Seine Worte zauberten ein Lächeln auf ihre Lippen. Es wäre so schön wenn sie alles vergessen, oder die Zeit einfach zurückdrehen könnte. Sie wollte wieder wirklich glücklich sein.
Langsam stand sie von ihrem Bett auf und kramte die Notizen heraus, die sie sich im Stargatecenter gemacht hatte. Es versetzte ihr einen kleinen Stich sie zu sehen, doch sie nahm sie entschlossen in die Hand.
„Ich will es versuchen." Mikush drückte ihre Hand und sah neugierig auf die vollgeschriebenen Seiten.
Sie lehnte sich gegen seine Brust zurück und begann ihn zu erklären was es mit ihren Notizen auf sich hatte. Es tat so gut sie mit ihm durchzugehen, dass sie am liebsten laut gelacht hätte, doch sie verkniff es sich.
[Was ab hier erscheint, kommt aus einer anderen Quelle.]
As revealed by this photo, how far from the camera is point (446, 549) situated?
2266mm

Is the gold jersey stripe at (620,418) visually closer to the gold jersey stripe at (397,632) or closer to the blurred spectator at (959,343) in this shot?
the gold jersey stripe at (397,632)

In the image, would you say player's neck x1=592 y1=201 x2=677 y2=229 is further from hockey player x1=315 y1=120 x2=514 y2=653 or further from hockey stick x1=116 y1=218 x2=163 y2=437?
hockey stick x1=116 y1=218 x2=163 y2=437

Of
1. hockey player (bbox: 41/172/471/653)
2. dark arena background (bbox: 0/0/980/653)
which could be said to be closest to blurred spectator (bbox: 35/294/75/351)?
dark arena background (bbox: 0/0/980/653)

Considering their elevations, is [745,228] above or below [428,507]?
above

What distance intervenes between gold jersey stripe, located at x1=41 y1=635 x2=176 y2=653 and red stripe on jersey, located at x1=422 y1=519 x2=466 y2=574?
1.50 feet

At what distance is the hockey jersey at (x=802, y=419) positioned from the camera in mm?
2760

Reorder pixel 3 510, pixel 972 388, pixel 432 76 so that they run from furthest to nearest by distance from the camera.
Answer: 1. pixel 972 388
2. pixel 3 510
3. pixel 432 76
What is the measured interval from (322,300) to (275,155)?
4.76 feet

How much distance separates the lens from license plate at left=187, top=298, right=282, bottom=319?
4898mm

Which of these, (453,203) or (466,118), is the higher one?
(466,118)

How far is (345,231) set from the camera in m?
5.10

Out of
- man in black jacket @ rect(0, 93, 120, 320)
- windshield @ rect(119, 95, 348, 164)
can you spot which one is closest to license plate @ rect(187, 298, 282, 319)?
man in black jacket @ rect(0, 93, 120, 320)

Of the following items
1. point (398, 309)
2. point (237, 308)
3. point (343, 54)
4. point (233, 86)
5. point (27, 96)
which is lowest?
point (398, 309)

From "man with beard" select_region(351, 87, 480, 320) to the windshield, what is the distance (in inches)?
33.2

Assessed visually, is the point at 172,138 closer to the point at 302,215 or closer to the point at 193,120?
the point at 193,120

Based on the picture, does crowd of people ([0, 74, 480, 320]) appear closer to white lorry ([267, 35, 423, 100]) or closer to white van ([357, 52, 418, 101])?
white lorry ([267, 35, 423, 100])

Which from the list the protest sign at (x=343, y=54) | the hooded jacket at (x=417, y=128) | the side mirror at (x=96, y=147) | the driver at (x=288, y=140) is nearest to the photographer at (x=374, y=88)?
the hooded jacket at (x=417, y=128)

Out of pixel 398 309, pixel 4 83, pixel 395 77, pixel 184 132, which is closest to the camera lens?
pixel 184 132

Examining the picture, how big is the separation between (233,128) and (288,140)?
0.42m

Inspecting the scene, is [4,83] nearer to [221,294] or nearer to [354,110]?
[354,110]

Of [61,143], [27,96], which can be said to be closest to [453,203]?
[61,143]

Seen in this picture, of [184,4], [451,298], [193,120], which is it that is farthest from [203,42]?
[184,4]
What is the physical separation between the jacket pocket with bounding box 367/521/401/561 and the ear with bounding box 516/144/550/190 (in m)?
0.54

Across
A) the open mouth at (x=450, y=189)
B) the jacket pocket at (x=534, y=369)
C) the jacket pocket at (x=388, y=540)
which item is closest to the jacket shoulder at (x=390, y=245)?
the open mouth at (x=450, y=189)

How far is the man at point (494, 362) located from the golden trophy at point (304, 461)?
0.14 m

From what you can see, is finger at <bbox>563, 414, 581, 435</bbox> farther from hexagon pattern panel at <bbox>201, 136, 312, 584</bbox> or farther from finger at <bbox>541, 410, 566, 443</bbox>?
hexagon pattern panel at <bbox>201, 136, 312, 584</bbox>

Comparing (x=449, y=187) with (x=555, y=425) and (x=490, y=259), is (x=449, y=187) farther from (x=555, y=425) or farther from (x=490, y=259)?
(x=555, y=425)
Mikush gab ihr wieder eine Perspektive. Er würde ihr helfen und sie hoffte sie konnte bei ihm genauso vergessen wie bei Daniel. Sie hoffte so sehr, dass sie es gemeinsam schafften ihre Träume zu erfüllen.
Es wäre so schön gemeinsam mit ihm fremde Planeten zu erkunden.
„Weißt du was?" Sie schob die Notizen, die sie über das gesamte Bett verstreut hatte beiseite und setzte sich auf um ihm in die Augen sehen zu können, „Fangen wir doch jetzt schon an unseren Traum zu leben. Unser gemeinsames Abenteuer wie unsere Forschungen im Wald, nur dass wir diesmal unsere Vorstellungskraft brauchen."
Der junge Russe grinste sie an und zog sie zurück zu sich.
„Also ich dachte da an einen Planeten mit einem Volk, dass keine Gewalt kennt." Die Nox waren ihr einfach nicht mehr aus dem Sinn gegangen und sie wollte sie gemeinsam mit ihrem Freund erforschen.
„Und es gibt riesige alte Ruinen, die wir erforschen können." Sie konnte das Lächeln in seiner Stimme hören und sie seufzte leise.
„Ja das wäre perfekt", stimmte sie zu und schloss die Augen, um es sich vorzustellen.